According to Rutledge, that is when the beating began.
“(Initiates) were being punched, kicked, body slammed – they even hit us with 2x 4’s,” Rutledge said.
He said that after being beaten for approximately two hours, the Omegas told the initiates to find their own way home, got in their cars and left.
“I made it home and my whole body was in pain,” Rutledge said.
Two days later, on Jan. 27, Rutledge said he received another call from chapter members instructing him to meet them at a hotel in Port Allen, La.
“This time, they wanted us to meet at a Super 8 Motel.”
The initiates were to meet to learn some fraternity information.
Rutledge said, “At first, everything was fine.
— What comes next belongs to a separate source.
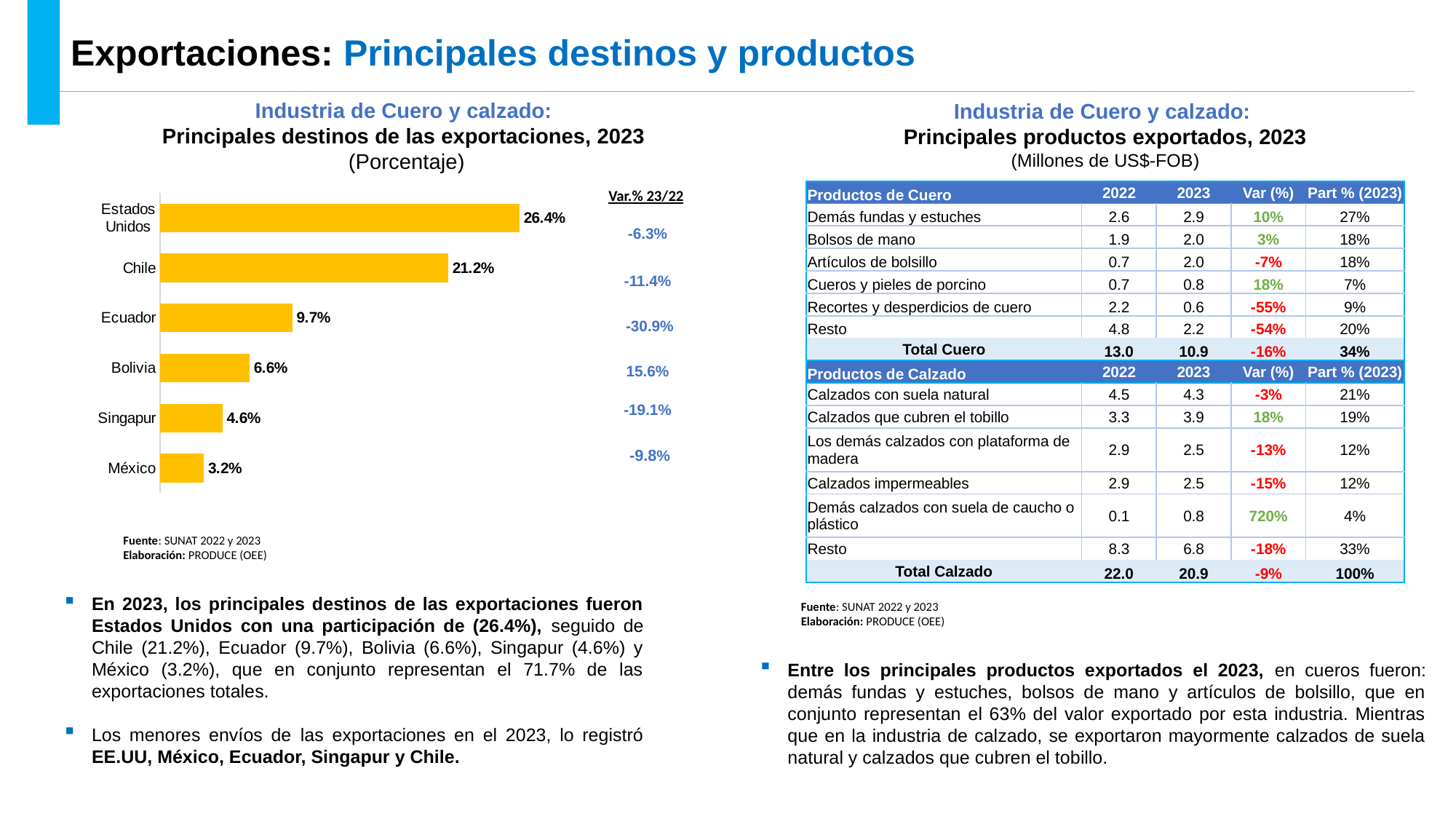
Which destination has the highest export share in the bar chart? Estados Unidos What type of chart is used to show the main export destinations in 2023? Bar chart Which destination has the lowest export share in the bar chart? México What is the Var.% 23/22 value shown next to the bar for Bolivia? 15.6% Which has a larger export share, Ecuador or Bolivia? Ecuador How many destinations are shown in the bar chart? 6 Do the bar values rise or fall from the top bar (Estados Unidos) to the bottom bar (México)? Fall What is the difference between the export shares of Bolivia and México? 3.4% What is the export share for Singapur in the bar chart? 4.6% What is the export share for Ecuador in the bar chart? 9.7% What is the difference between the export shares of Estados Unidos and Chile? 5.2% What is the export share for Estados Unidos in the bar chart? 26.4%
We were learning information and being quizzed on it, and then one of the line brothers messed up and the beating started all over again.”
“When I got home that night, all I could do was lay there,” said Rutledge, who lives on campus. “When I finally got up to go to the bathroom, I started coughing up blood.”
Rutledge went to Our Lady of the Lake Hospital in downtown Baton Rouge, where doctors diagnosed him with internal bleeding.
After his release from the hospital, Rutledge reported the beatings to campus and city law enforcement agencies.
“Five subjects in connection with the incident, all members of Omega Psi Phi Fraternity, Inc. were arrested for hazing, which is a misdemeanor offense,” said Sheriff’s Detective Kevin Cyrus.
Undergraduate chapter members could not be reached for comment for this article, but in mid-February, their spokesman told The Southern Digest, the campus newspaper at Southern, that members of his chapter were not responsible.
As part of the University’s investigation, the committee, made up of representatives of Greek groups on campus, hears evidence and makes a recommendation to the director of student life.
During the hearing, Rutledge said, he told the judicial committee that he could not remember exactly who his assailants were, but asked for leniency on behalf of the chapter.
However, when interviewed on March 10, by Black College Wire, Rutledge said that he had not told the Pan-Hellenic Judiciary Committee the truth.
“The reason I lied was because they (the Omegas) made a deal along with Terrell Jackson, a faculty member and Omega,” Rutledge said. “He told Deion (Dorsett) to tell me to drop the charges and they would pay my rent for six months.”
Rutledge said he agreed to the alleged deal.
Robert Bennett, director of student life, confirmed that Rutledge also told university officials about the alleged deal and the alleged participation by Jackson. Bennett said his office was not investigating that claim.
When it came time to issue a ruling, the Pan-Hellenic Judiciary Committee found the Omegas not guilty of hazing, citing conflicting testimony from Rutledge.